Cuando se proponía lograr algo metía manos a esos bolsillos públicos, que nadie recuenta, y se zambullía a  construir guarderías infantiles – “círculos infantiles” en el argot cubano – y lanzaba la campaña ferviente de guarderías por toda La Habana, inaugurando cada uno, aplastando a los verdaderos habitantes del otro planeta, el real, con aquel verbo macondiano, enjundioso, interminable, infinito.
Círculos de infantes para una Habana que no tiene casas y se les derrumba hecha pedazos.
No importaba que acabadas sus palabras aquel techo se filtrara ante cualquier llovizna pasajera, las encargadas del cuidado infantil intercambiaran palabrotas entre los infantes, y las paredes se despintaran a los pocos días de su milagrosa aparición en aquel pequeño rincón del otro planeta, donde nunca habia estado su majestad.
Pero Castro vivió un planeta alucinante desde una edad más temprana.
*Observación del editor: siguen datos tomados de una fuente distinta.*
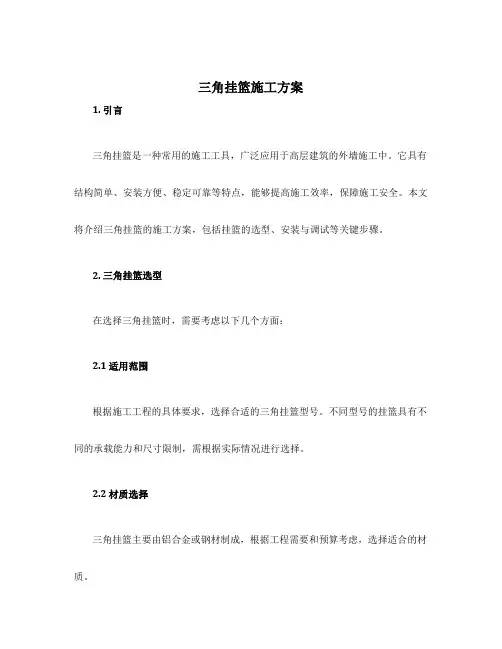 三角挂篮施工方案

1. 引言

三角挂篮是一种常用的施工工具，广泛应用于高层建筑的外墙施工中。它具有结构简单、安装方便、稳定可靠等特点，能够提高施工效率，保障施工安全。本文将介绍三角挂篮的施工方案，包括挂篮的选型、安装与调试等关键步骤。

2. 三角挂篮选型

在选择三角挂篮时，需要考虑以下几个方面：

2.1 适用范围

根据施工工程的具体要求，选择合适的三角挂篮型号。不同型号的挂篮具有不同的承载能力和尺寸限制，需根据实际情况进行选择。

2.2 材质选择

三角挂篮主要由铝合金或钢材制成，根据工程需要和预算考虑，选择适合的材质。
Desde aquel día que auguró 10 millones y no logró alcanzar su meta, o mucho antes. Manejó los bolsillos de todos y creó su Macondo cerebral rodeado de “vestidores de ideas” enganchados en corbatas en su escaparate ideológico.
No le hablaba al pueblo, se hablaba a sí mismo y aún lo sigue haciendo desde algún rincón, mascullando una postiza armadura de dientes, pensando que existió en alguna Cuba, cuando nunca lo hizo.
Los cubanos pagaron su incoherencia, y él vivió su sueño… en algún otro planeta.
Como lo ha hecho el jodido de Silvio a su haber, Alicia Alonso parada sobre las puntitas de sus bailarines en aquel Gran Teatro que eternamente se reconstruye y Alfredo Guevara, arrastrando sobre sus hombros la chaqueta de algún otro en su vida refrigerada.
Un planeta distinto, una Cuba imaginaria, algún otro planeta intergaláctico de ideas.
Sólo eso.

3 comments:

polo rosales said...

Opinión muy interesante para entender el planeta Silvio.
aunque no lo publiquen porque no contiene loas y alabanzas a San Silvio al menos el moderador comisario de este blog tendrá la oportunidad de leerlo y en privado con el mismo se dirá que es cierto que estos idealistas han vivido su sueño en una burbuja de cristal hablando en nombre del pueblo pidiéndoles sacrificios mientras ellos ven la realidad a través de su óptica personal y los espejos de sus mansiones capitalistas alejados del pueblo que esta realmente bien jodido, extremamente jodido, de eternos pobres han pasado a ser miserables con pena y rabia de sentirse engañados y dejados a su suerte.

polo rosales said...

Así fue como lo publiqué en el blog de San Silvio segunda cita, nunca publican ningún comentario que se aleje de la guataquería de los idiotas. saludos desde Montreal.

Juan Martin Lorenzo said...

Un saludo desde Toronto. Yo no modero mi blog, y no acostumbro responder porque creo los comentarios son el espacio que los lectores tienen para dar su opinion. Pero no me sorprende que esos sitios solo admitan la opinion complaciente.